──────── Data supplied

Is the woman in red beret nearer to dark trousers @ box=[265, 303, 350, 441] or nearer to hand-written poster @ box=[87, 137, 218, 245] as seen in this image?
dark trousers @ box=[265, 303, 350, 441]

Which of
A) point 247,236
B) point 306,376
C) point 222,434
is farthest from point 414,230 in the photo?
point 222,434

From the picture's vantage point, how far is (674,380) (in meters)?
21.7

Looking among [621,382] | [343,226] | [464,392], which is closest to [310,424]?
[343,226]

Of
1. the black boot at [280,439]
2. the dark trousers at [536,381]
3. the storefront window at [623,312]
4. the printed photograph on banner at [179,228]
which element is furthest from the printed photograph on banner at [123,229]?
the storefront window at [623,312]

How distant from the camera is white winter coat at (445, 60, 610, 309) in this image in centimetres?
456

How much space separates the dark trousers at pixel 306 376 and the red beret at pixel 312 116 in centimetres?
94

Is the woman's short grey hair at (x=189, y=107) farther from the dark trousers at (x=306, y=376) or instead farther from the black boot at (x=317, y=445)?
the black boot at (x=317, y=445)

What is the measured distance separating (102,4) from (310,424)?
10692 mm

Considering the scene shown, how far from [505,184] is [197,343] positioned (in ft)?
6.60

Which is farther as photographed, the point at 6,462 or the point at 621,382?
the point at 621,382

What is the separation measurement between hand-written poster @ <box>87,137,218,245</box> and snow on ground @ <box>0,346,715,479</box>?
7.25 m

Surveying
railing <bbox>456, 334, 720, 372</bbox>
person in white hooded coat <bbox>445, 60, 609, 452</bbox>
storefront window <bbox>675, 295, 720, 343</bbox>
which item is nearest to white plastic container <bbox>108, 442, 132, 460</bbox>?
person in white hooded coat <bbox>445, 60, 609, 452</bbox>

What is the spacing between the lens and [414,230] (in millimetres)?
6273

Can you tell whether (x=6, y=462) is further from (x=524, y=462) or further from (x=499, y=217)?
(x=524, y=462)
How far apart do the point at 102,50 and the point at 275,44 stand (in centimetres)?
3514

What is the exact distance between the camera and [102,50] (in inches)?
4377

────────────────

• **Task directions**
Output the line containing "Is the woman's" and all lines after it to the end of the records, exactly as given.

• **Solved problem**
Is the woman's short grey hair at (x=189, y=107) farther from the dark trousers at (x=306, y=376) or instead farther from the black boot at (x=317, y=445)?
the black boot at (x=317, y=445)

What is the measured distance separating (102,4) from (310,424)?
10692 mm

Considering the scene shown, how far from [505,184] is [197,343] positioned (in ft)?
6.60

Which is farther as photographed, the point at 6,462 or the point at 621,382?
the point at 621,382

What is the separation measurement between hand-written poster @ <box>87,137,218,245</box> and snow on ground @ <box>0,346,715,479</box>?
7.25 m

Surveying
railing <bbox>456, 334, 720, 372</bbox>
person in white hooded coat <bbox>445, 60, 609, 452</bbox>
storefront window <bbox>675, 295, 720, 343</bbox>
which item is nearest to white plastic container <bbox>108, 442, 132, 460</bbox>?
person in white hooded coat <bbox>445, 60, 609, 452</bbox>

What is the spacing between the lens and [414,230] (in millimetres)?
6273

Can you tell whether (x=6, y=462) is further from (x=524, y=462) or further from (x=499, y=217)?
(x=524, y=462)
How far apart do the point at 102,50 and the point at 275,44 stand (in centimetres)?
3514

What is the exact distance between the camera and [102,50] (in inches)?
4377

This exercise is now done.